- _分析用テキスト_:
今回は WSL2上のUbuntuにインストールするDocker Engine
を使用します。
インストール手順
Docker Engineインストール
ドキュメントに記載している手順を参考にDockerのインストールを進めていきます。
インストールにはいくつかの方法が用意されていますが、今回は便利スクリプトを使ったインストール の手順で構築を進めていきます。
- Ubuntuのターミナルから以下のコマンドを実行します。
curl -fsSL https://get.docker.com -o get-docker.sh
sudo sh get-docker.sh
- ユーザーを
docker
グループに追加します。
sudo usermod -aG docker $USER
systemdを有効にする
DockerのサービスをUbuntuの起動後に常駐させるためにsystemdを有効にする必要があります。
- Ubuntuのターミナルから
wsl.conf
を作成して開きます。
sudo vi /etc/wsl.conf
- 次の行を追加します。
[boot]
systemd=true
- エディターを保存して終了後、PowerShellからWSLを再起動します。
wsl --shutdown
- Ubuntuのターミナルを開き、以下のDockerコマンドが実行できるか確認します。

- _作業指示_:
WSL2上のUbuntuにDockerを導入する手順の文章を、最後の文の後から書き継いでください。 この後の資料は、上の文章とは関係がありません。

- _提供データ_:
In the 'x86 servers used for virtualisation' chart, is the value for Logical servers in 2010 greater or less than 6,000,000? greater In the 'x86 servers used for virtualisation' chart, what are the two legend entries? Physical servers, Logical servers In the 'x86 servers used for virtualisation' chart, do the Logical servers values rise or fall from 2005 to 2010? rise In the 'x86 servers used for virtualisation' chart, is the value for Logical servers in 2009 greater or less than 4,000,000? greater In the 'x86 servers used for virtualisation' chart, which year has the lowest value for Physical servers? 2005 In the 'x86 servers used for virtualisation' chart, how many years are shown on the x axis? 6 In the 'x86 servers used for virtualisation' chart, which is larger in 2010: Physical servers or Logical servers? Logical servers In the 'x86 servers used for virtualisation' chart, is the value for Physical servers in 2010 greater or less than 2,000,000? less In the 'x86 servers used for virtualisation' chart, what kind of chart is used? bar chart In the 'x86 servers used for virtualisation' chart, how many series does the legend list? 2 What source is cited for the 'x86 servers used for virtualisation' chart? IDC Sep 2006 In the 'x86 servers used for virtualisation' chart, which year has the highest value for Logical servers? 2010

- _解答欄_:
docker run hello-world
以下の赤枠のメッセージが表示されていれば、Dockerのインストールは完了です。
DockerでRuby環境を構築
ここからはインストールしたDockerを利用してRuby環境を準備します。
Dockerfile作成
DockerfileはDockerイメージの作成手順を定義するファイルです。
sample_dir
ディレクトリを作成し、その中にDockerfile
を作成します。
# ベースイメージ
FROM ruby:3.2.3
# コンテナ内の作業ディレクトリを指定
WORKDIR /app/project
# ローカルマシンの./sample_dirの内容をコンテナ内の/app/projectディレクトリにコピー
COPY ./sample_dir /app/project
# コンテナが起動した際にデフォルトで実行されるコマンドを指定
CMD ["/bin/bash"]
Dockerコマンド
作成したDockerfileをもとにDockerイメージを作成し、コンテナを起動します。
以下のコマンドを実行します。
docker build -t sample/ruby .
docker run -it --name ruby sample/ruby
Ruby環境のコンテナが作成され、ローカルのRubyファイルもコンテナ内の指定したディレクトリにコピーされていることも確認できました。
ruby環境はexit
コマンドで抜けることができます。
活用例
ここからは活用例ということで、実際にCucumberを利用した自動テスト開発環境の準備をしていきます。
Gemfile作成
任意の場所にsample_dir
ディレクトリを作成し、Gemfile
を以下の内容で作成します。
source "https://rubygems.org"
gem 'cucumber'
gem 'rspec'
Dockerfile作成
sample_dir
内にDockerfile
を作成し、以下の内容を記述します。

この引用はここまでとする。